─── Given records

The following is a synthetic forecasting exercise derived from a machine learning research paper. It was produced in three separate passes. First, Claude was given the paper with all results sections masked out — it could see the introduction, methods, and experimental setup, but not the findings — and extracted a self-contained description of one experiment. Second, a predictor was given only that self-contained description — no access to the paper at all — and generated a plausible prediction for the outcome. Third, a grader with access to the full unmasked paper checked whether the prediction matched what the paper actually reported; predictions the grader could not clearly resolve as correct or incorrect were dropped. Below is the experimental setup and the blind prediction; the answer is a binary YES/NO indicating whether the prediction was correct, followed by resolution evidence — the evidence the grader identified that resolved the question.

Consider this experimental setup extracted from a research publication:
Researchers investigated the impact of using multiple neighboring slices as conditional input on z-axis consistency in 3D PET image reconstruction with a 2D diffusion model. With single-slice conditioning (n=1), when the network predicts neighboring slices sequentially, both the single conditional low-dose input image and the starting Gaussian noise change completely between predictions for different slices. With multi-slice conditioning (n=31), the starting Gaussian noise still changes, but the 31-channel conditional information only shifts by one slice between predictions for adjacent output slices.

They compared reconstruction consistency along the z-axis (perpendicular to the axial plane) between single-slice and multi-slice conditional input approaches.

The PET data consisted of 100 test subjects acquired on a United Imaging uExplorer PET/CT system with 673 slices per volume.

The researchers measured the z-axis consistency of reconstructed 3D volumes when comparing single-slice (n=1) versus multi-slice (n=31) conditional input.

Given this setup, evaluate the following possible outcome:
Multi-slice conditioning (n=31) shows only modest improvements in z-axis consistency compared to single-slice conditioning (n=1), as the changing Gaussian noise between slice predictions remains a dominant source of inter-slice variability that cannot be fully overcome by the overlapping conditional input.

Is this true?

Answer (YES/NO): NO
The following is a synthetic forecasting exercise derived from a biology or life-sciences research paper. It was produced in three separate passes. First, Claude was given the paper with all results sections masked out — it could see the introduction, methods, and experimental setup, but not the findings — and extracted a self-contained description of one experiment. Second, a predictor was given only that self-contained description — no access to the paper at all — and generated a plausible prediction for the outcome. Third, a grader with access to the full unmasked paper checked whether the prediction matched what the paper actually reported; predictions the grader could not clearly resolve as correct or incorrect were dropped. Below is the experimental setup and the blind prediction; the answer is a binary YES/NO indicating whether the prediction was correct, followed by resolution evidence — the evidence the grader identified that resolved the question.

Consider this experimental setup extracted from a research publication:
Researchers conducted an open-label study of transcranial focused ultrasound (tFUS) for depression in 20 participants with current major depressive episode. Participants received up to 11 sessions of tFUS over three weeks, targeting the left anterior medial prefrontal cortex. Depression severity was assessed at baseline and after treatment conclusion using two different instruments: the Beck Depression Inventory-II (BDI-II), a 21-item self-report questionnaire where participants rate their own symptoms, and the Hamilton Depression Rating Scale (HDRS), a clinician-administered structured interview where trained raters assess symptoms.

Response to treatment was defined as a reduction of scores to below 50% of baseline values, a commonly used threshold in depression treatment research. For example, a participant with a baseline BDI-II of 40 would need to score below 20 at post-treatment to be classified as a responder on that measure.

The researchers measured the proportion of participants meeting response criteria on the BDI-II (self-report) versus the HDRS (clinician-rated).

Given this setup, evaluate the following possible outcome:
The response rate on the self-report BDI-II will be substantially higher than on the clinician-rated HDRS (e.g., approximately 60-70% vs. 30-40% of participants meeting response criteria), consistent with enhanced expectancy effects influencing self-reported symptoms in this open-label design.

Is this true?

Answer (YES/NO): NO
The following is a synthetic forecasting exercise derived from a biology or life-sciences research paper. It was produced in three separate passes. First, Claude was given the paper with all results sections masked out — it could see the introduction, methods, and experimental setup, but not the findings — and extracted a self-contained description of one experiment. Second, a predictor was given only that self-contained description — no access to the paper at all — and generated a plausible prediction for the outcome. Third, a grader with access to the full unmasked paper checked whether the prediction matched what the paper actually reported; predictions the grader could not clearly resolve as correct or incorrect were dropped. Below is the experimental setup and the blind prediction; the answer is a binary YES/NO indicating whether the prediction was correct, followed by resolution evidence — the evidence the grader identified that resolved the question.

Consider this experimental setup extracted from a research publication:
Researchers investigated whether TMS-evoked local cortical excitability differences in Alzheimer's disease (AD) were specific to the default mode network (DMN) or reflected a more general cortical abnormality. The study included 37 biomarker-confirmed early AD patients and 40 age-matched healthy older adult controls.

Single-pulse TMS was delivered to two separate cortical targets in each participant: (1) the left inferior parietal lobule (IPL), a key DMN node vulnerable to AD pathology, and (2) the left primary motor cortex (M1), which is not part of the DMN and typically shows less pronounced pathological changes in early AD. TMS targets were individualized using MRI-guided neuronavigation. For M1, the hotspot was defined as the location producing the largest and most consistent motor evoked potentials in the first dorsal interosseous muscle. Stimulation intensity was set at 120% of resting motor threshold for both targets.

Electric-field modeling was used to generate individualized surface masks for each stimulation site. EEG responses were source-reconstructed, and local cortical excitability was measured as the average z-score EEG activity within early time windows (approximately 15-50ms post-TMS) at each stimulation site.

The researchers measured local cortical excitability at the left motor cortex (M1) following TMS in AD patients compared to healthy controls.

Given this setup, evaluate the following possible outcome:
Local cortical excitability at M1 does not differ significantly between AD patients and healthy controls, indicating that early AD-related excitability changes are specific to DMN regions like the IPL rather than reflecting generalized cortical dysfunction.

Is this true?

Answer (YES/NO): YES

──────
─── Given records

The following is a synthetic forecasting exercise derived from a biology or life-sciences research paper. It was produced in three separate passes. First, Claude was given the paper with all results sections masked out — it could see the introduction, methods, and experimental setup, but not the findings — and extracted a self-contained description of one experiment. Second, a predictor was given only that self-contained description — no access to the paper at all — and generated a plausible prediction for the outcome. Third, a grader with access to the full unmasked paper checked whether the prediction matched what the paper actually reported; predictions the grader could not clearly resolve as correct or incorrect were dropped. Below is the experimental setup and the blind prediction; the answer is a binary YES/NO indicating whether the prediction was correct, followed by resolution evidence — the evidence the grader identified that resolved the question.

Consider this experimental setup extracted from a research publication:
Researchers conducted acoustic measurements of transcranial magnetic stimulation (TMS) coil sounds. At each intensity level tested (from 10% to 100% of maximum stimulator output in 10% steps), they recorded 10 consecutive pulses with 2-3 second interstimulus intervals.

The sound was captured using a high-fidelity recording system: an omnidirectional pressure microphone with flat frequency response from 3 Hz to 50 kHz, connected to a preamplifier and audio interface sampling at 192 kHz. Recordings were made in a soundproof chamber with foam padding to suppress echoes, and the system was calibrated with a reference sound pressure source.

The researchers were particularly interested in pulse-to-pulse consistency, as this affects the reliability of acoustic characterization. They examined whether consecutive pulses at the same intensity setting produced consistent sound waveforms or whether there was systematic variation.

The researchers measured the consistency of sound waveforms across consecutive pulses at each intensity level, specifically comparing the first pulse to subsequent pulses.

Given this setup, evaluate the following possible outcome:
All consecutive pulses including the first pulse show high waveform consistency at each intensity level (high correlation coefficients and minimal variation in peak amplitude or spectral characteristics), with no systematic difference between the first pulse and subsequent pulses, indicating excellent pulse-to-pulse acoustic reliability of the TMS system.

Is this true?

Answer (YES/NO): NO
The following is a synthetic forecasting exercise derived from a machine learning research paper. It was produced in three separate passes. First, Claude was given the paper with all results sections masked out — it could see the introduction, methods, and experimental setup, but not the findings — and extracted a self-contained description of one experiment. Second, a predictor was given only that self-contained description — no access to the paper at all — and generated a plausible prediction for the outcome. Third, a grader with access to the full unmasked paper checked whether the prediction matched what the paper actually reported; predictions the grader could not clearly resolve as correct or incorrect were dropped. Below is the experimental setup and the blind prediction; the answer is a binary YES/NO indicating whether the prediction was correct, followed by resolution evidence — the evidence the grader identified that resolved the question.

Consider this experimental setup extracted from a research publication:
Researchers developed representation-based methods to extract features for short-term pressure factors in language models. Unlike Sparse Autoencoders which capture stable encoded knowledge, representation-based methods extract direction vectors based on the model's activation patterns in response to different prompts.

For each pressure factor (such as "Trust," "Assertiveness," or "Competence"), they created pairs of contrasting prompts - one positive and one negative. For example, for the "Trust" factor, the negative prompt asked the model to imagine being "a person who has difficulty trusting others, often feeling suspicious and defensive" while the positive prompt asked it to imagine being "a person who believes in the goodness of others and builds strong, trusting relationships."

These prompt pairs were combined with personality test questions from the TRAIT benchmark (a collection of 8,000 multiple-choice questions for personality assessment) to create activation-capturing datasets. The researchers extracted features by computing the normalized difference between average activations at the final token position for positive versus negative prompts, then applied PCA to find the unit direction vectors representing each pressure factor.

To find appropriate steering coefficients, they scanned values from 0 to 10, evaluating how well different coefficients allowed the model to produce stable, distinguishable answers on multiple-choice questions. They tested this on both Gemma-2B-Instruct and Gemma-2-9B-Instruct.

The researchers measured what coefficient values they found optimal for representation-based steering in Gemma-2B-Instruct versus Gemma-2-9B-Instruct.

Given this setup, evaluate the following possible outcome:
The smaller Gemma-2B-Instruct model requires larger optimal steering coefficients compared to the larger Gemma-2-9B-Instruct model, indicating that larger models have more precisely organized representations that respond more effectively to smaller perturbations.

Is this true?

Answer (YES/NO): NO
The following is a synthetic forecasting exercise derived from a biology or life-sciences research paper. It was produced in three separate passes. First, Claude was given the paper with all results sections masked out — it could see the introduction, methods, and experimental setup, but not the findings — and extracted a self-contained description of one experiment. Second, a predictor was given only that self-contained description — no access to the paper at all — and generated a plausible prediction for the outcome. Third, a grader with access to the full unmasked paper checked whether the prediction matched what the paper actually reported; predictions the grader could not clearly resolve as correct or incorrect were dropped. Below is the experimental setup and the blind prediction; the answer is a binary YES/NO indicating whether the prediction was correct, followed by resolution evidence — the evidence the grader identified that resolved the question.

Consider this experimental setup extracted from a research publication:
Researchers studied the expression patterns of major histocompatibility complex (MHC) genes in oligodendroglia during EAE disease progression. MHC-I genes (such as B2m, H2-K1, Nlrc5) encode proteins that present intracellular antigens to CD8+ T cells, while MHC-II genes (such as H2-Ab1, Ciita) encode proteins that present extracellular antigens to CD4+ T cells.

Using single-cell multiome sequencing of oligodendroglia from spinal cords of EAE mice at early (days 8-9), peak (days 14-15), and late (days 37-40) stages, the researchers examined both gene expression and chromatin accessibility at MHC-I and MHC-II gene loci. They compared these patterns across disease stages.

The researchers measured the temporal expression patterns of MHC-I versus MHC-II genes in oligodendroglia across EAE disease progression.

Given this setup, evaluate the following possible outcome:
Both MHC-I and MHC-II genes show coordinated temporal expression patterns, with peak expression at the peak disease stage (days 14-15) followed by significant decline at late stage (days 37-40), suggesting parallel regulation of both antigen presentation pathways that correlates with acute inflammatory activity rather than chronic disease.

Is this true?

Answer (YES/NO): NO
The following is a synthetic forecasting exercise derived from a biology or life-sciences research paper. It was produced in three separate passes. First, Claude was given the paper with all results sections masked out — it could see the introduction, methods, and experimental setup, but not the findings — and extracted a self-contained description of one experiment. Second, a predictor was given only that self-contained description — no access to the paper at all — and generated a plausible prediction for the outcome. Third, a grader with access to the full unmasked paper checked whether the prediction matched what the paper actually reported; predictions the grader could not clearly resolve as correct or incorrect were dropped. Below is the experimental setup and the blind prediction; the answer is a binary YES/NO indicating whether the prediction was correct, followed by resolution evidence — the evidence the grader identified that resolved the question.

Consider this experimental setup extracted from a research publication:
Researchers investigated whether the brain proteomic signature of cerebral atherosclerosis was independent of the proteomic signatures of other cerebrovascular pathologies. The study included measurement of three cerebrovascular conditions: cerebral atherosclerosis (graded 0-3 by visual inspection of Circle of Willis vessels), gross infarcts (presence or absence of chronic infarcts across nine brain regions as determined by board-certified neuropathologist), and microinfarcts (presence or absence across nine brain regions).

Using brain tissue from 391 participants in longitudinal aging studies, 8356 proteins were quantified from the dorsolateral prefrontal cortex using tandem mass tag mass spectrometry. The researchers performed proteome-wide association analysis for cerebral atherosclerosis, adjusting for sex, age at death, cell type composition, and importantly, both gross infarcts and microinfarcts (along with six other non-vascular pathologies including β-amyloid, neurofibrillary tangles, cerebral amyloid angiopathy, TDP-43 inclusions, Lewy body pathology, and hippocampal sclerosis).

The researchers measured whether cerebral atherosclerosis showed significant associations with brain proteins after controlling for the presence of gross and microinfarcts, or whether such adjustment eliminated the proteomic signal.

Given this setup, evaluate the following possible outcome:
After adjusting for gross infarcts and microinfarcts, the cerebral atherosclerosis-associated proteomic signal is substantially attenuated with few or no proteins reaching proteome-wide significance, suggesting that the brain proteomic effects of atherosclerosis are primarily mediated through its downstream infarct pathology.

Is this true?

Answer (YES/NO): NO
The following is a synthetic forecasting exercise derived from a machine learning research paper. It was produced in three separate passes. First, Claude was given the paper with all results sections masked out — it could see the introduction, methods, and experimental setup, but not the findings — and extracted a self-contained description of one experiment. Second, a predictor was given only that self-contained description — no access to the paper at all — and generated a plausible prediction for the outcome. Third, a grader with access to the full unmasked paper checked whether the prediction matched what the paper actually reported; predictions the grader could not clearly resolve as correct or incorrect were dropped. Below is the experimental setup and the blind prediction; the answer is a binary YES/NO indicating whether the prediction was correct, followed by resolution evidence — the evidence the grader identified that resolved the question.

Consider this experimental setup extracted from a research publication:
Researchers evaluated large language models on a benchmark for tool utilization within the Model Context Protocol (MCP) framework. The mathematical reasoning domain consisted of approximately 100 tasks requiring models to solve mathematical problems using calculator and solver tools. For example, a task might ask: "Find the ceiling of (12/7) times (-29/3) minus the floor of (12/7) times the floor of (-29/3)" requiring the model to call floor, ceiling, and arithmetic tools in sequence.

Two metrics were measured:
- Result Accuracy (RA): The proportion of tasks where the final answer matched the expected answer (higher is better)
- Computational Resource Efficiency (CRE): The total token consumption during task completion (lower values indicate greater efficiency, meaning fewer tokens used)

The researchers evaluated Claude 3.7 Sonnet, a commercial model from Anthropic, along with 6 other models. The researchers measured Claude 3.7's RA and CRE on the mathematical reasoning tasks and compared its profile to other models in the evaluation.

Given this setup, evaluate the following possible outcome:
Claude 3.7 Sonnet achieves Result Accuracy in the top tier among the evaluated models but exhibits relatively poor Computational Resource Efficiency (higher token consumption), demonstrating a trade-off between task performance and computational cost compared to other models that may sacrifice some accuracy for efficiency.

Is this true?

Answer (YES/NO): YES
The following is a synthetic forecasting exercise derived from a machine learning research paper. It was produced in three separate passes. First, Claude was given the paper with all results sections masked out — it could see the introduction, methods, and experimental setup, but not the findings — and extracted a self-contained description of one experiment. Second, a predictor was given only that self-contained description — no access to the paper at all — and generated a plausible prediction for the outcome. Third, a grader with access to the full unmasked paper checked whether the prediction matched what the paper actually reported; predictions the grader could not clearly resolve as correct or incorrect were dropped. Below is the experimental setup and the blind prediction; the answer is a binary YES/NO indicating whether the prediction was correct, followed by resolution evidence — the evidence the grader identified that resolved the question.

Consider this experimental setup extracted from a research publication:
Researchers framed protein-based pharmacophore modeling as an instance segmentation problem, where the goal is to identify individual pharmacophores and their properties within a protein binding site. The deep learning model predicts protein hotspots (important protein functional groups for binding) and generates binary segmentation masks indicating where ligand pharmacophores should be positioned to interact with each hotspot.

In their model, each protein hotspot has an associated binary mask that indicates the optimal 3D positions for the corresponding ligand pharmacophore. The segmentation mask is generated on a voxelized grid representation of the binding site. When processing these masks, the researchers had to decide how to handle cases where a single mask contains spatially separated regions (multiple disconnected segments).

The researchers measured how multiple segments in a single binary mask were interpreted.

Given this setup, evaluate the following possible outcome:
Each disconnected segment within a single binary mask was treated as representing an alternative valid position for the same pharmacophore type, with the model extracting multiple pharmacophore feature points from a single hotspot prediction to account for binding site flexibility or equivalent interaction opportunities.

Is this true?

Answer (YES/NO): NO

──────

Task directions – Read the data above and count the lines that include "token". Answer only with the count.

Written solution – 3